A última mensagem de Asra foi simples, mas cheia de afeto: “Jaani” – em urdu, “meu amor” ou “minha vida” –, enviada cerca de 20 minutos antes da tragédia. Ele guardou cada palavra como um tesouro. Após o funeral, decidiu voltar temporariamente para a casa dos pais, onde tudo lembra a presença de sua mulher: do anel de formatura que ganhou na lua-de-mel aos bilhetes de aniversário amarrados em porta-retratos.
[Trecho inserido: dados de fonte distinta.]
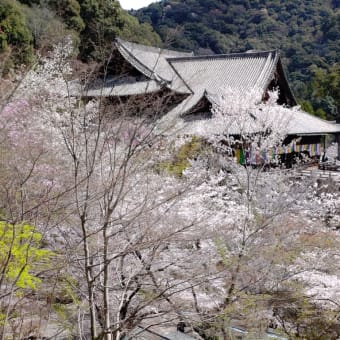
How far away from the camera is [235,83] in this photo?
61.9ft

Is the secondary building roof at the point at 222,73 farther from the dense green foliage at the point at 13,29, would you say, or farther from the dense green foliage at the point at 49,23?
the dense green foliage at the point at 13,29

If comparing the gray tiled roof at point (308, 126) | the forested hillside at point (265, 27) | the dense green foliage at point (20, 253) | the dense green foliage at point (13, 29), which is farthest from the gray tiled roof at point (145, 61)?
the forested hillside at point (265, 27)

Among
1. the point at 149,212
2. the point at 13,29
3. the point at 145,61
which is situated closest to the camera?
the point at 149,212

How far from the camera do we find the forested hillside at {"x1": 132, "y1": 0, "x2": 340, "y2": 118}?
5534cm

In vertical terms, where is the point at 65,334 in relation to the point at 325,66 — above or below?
below

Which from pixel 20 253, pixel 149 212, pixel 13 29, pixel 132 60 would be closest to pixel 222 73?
pixel 132 60

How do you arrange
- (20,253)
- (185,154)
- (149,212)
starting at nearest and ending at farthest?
(20,253)
(149,212)
(185,154)

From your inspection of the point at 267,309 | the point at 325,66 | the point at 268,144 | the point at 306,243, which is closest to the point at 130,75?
the point at 268,144

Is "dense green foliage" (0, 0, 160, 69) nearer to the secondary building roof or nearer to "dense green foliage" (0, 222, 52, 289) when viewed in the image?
the secondary building roof

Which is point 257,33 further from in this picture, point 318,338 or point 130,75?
point 318,338

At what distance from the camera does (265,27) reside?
64.6 meters

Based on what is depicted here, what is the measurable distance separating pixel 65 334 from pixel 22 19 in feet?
57.9

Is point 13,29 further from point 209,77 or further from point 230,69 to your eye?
point 230,69

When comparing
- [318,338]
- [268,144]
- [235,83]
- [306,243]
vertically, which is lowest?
[318,338]
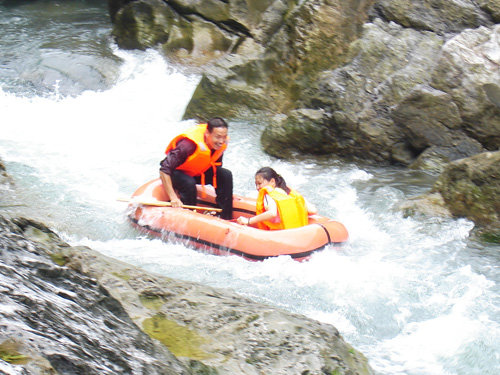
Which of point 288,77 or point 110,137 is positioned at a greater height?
point 288,77

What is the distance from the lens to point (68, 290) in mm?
2408

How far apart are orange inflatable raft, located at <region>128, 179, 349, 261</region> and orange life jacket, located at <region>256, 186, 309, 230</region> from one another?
0.15 metres

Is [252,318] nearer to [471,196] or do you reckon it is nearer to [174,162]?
[174,162]

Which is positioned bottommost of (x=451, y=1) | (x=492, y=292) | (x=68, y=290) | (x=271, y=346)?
(x=492, y=292)

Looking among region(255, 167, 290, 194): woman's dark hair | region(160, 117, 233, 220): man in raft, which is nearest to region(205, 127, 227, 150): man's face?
region(160, 117, 233, 220): man in raft

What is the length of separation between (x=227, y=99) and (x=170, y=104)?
3.88 ft

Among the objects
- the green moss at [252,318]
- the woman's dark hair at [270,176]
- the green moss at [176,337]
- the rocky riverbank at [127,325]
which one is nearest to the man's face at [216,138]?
the woman's dark hair at [270,176]

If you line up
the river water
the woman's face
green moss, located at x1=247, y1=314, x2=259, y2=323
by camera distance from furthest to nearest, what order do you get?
the woman's face, the river water, green moss, located at x1=247, y1=314, x2=259, y2=323

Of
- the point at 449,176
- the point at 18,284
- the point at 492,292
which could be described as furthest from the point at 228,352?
the point at 449,176

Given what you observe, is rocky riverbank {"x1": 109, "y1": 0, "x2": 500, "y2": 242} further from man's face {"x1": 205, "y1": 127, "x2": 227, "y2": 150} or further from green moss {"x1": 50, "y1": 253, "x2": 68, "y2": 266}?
green moss {"x1": 50, "y1": 253, "x2": 68, "y2": 266}

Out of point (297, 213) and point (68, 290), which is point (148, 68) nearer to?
point (297, 213)

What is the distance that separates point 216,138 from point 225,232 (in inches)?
35.5

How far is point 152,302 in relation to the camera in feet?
11.1

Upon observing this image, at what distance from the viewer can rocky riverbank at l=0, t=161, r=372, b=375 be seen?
1939 mm
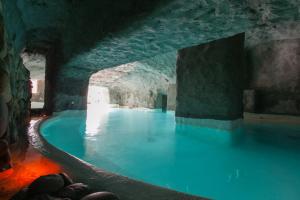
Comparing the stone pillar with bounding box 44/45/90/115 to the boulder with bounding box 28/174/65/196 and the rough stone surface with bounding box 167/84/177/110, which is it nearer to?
the rough stone surface with bounding box 167/84/177/110

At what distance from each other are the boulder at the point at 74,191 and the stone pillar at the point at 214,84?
481 centimetres

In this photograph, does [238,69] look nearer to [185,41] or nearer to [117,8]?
[185,41]

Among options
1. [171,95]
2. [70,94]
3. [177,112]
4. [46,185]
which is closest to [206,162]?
[46,185]

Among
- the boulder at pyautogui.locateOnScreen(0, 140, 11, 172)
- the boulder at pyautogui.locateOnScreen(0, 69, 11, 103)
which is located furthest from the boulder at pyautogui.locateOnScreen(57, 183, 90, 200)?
the boulder at pyautogui.locateOnScreen(0, 69, 11, 103)

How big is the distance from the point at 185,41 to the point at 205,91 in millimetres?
2342

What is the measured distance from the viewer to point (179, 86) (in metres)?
6.50

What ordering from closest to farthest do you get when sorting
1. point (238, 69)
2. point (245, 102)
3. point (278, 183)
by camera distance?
point (278, 183)
point (238, 69)
point (245, 102)

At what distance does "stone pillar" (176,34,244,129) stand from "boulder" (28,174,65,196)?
4863 mm

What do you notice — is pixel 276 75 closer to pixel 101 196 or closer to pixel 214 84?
pixel 214 84

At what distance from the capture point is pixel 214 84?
18.8ft

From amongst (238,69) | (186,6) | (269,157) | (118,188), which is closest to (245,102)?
(238,69)

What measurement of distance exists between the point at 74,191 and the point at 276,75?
32.5 ft

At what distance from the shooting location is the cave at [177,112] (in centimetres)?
187

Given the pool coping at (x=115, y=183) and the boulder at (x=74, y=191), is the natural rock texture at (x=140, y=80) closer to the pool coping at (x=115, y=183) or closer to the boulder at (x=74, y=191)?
the pool coping at (x=115, y=183)
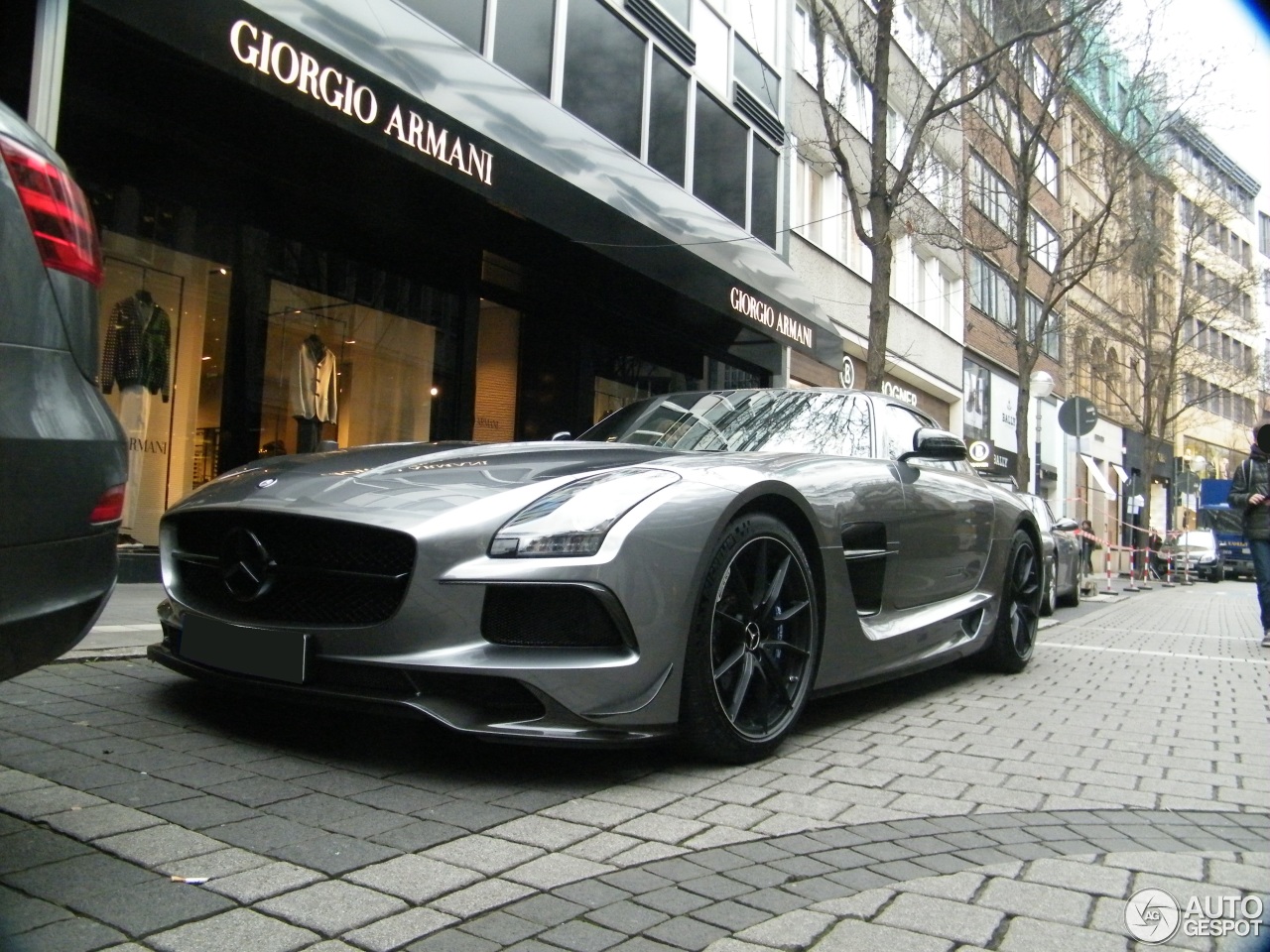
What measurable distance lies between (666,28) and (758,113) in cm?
319

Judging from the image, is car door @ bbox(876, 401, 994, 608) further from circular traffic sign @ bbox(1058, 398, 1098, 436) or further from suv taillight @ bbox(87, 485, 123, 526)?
circular traffic sign @ bbox(1058, 398, 1098, 436)

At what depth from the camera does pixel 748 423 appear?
4383 millimetres

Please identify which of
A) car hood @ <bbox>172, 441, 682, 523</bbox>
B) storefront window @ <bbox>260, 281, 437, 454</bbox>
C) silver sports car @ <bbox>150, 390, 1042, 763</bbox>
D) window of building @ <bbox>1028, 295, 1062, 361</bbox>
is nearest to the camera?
silver sports car @ <bbox>150, 390, 1042, 763</bbox>

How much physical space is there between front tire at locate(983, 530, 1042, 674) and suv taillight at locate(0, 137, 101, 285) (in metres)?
4.68

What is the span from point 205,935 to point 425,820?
75cm

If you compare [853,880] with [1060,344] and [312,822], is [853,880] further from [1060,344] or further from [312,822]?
[1060,344]

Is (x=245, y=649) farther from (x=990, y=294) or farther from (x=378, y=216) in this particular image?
(x=990, y=294)

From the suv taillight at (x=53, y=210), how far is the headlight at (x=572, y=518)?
118cm

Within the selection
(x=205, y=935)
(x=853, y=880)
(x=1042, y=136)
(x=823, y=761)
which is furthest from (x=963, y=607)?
(x=1042, y=136)

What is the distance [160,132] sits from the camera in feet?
25.3

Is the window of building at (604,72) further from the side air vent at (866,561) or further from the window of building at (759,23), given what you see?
the side air vent at (866,561)

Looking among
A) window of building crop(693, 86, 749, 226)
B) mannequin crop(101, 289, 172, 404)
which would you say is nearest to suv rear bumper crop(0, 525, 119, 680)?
mannequin crop(101, 289, 172, 404)

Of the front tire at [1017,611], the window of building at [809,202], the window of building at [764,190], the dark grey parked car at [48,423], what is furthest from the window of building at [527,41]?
the dark grey parked car at [48,423]

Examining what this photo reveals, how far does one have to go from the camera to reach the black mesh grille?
275cm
O jovem ainda calça os tênis Nike que ela presenteou, mesmo já gastos. “Ela me deu esses sapatos e eu me recuso a substituí-los. Cada passo que dou me lembra o amor dela”, confessa. Também tem guardado as flores que se transformaram em acrílico, assiste em looping aos vídeos em que ela sorri e ouve a música indiana “Ishq Hai”, que ela enviou pouco antes do voo direto ao coração.

Em memória a Asra Hussain e em homenagem ao avô que morreu em outro acidente aéreo em 1980, Raza planeja voltar a Washington D.C. no dia do aniversário do desastre. “Vai ser duro pisar ali de novo, mas acredito que enfrentar o medo também é uma forma de manter viva a lembrança dela”, afirma. Enquanto isso, segue dedicado às causas de segurança nos céus e ao apoio às famílias enlutadas, carregando no peito a última mensagem que jamais se apagará.